*Task requirements*
With the pictures left out, print exactly the lines below that run from the one containing "Baldwin Hardware Crystal" through the one containing "Heca Natural Herbal".

*Exercise material*

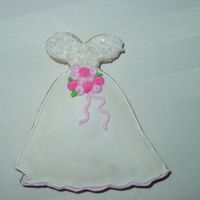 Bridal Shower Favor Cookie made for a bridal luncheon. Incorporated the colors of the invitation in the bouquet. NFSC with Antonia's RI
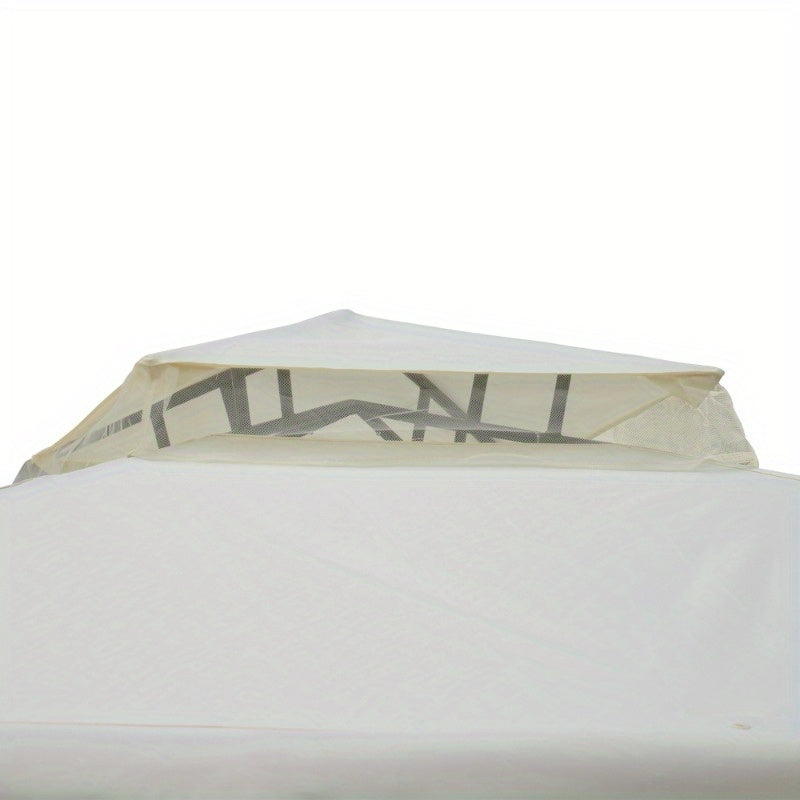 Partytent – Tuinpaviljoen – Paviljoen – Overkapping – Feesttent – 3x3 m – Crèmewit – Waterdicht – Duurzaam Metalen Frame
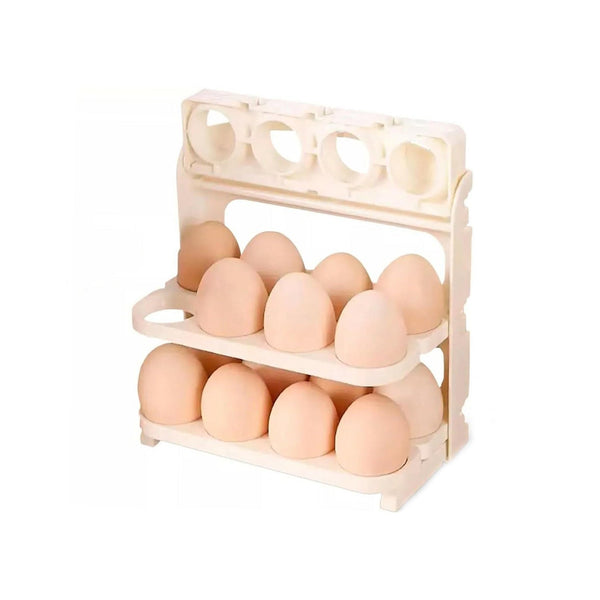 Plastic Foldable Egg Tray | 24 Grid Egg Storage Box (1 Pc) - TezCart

...

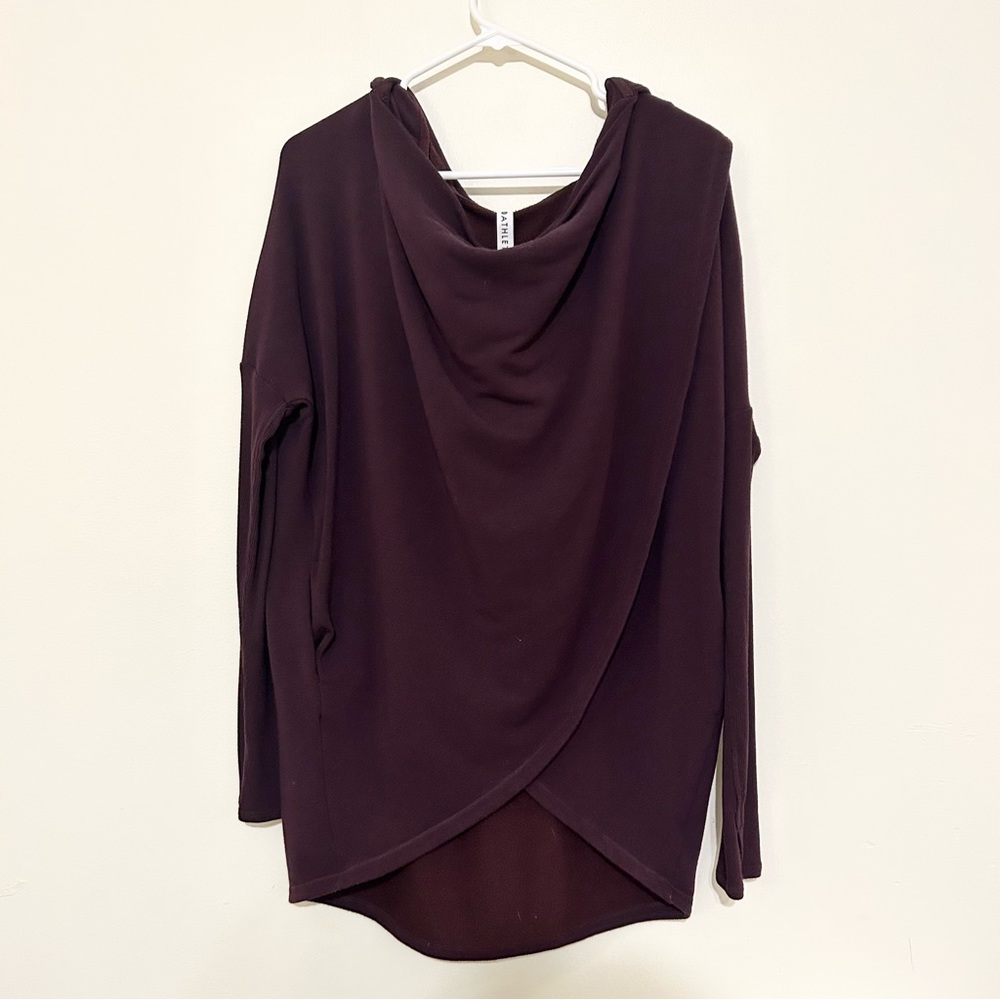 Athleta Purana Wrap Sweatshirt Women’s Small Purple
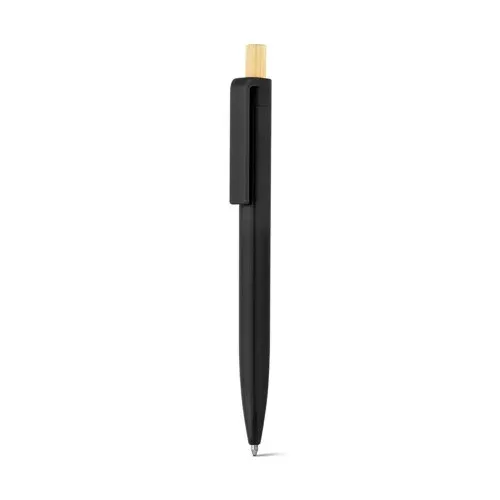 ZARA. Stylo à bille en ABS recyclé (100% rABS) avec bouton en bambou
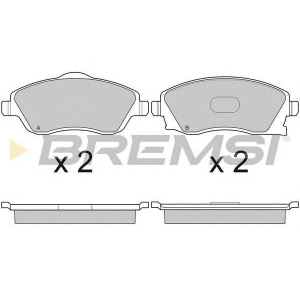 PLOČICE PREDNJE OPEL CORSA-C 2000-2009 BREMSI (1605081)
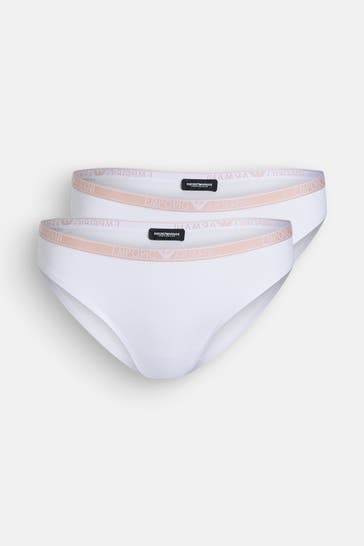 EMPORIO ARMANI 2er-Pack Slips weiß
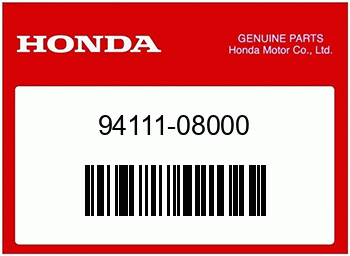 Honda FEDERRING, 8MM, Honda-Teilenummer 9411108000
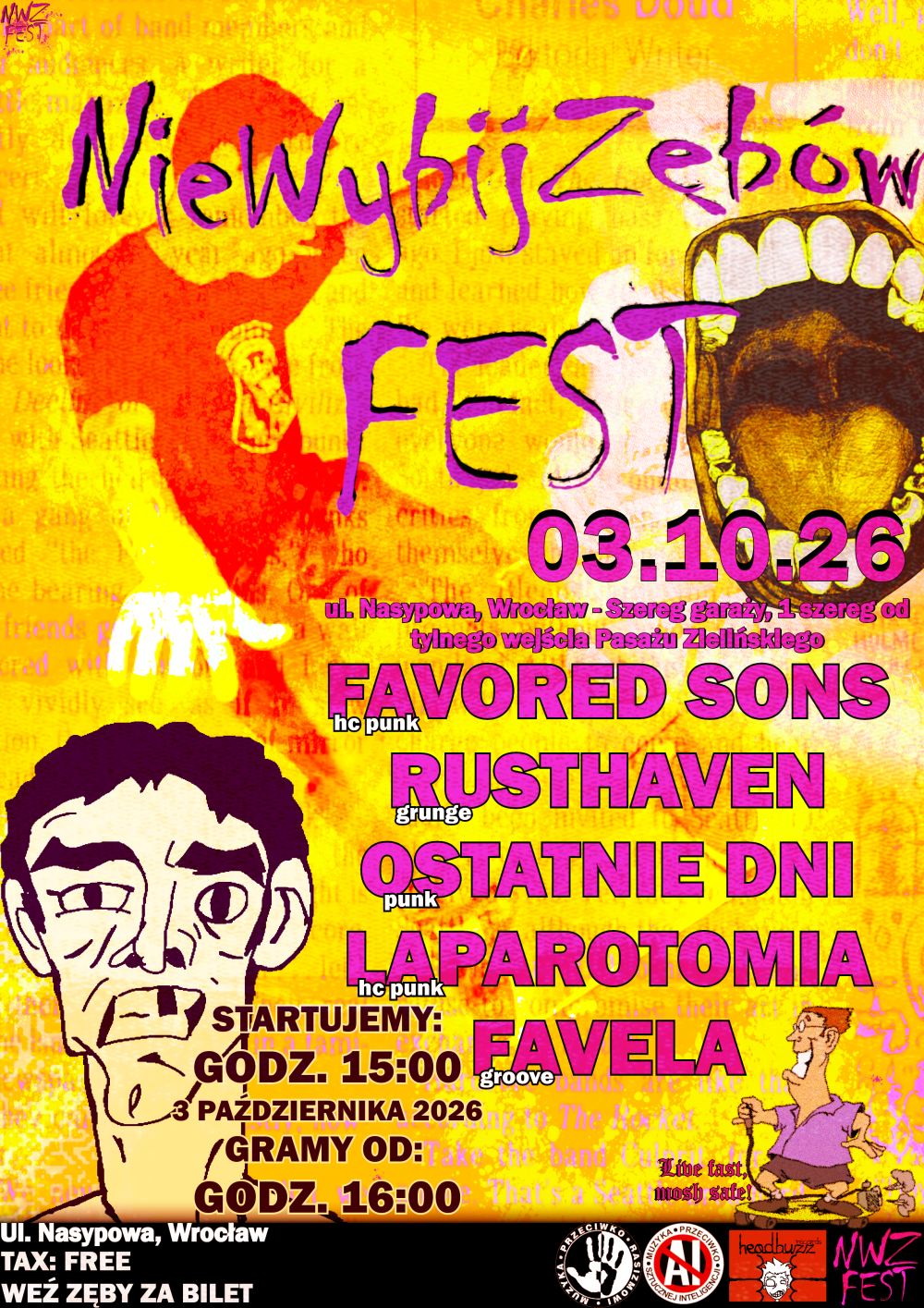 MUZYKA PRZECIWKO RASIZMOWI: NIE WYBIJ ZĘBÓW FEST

* * *

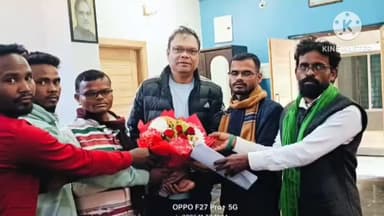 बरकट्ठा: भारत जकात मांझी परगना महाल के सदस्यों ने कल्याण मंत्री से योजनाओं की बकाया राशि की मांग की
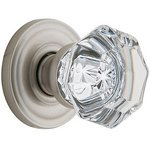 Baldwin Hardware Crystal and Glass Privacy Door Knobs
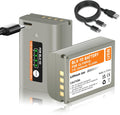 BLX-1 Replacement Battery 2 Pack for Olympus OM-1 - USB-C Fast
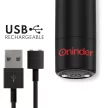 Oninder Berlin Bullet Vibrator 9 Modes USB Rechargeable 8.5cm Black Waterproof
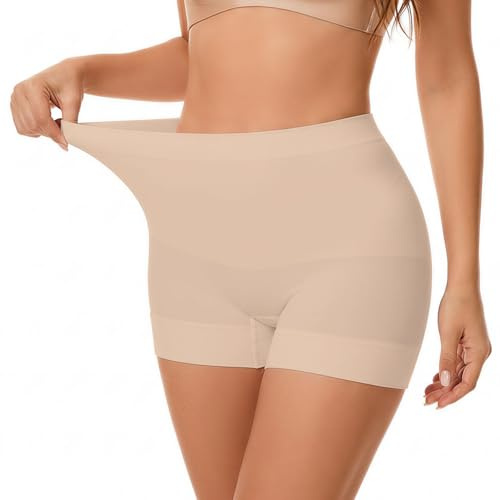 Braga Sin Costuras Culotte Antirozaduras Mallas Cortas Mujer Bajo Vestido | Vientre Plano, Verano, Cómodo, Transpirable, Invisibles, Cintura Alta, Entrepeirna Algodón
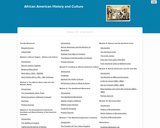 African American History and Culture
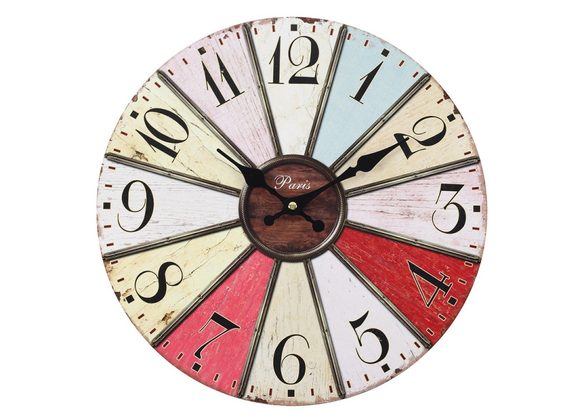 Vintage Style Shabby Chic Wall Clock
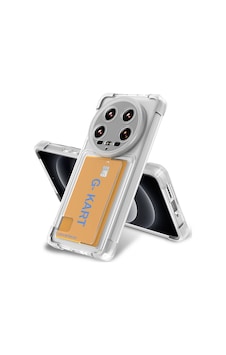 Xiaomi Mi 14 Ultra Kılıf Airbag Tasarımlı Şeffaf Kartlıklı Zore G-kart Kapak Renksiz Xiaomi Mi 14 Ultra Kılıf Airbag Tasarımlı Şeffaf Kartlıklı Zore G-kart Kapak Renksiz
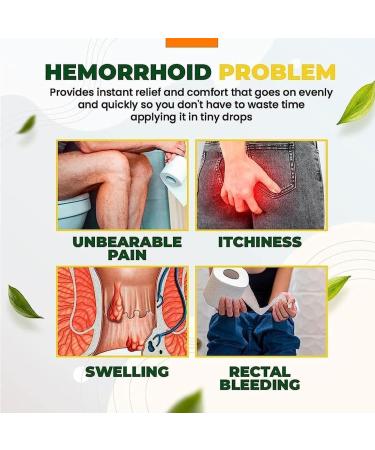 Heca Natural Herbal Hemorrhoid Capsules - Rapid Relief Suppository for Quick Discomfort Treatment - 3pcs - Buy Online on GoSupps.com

*Exercise solution*
 Baldwin Hardware Crystal and Glass Privacy Door Knobs
 BLX-1 Replacement Battery 2 Pack for Olympus OM-1 - USB-C Fast
 Oninder Berlin Bullet Vibrator 9 Modes USB Rechargeable 8.5cm Black Waterproof
 Braga Sin Costuras Culotte Antirozaduras Mallas Cortas Mujer Bajo Vestido | Vientre Plano, Verano, Cómodo, Transpirable, Invisibles, Cintura Alta, Entrepeirna Algodón
 African American History and Culture
 Vintage Style Shabby Chic Wall Clock
 Xiaomi Mi 14 Ultra Kılıf Airbag Tasarımlı Şeffaf Kartlıklı Zore G-kart Kapak Renksiz Xiaomi Mi 14 Ultra Kılıf Airbag Tasarımlı Şeffaf Kartlıklı Zore G-kart Kapak Renksiz
 Heca Natural Herbal Hemorrhoid Capsules - Rapid Relief Suppository for Quick Discomfort Treatment - 3pcs - Buy Online on GoSupps.com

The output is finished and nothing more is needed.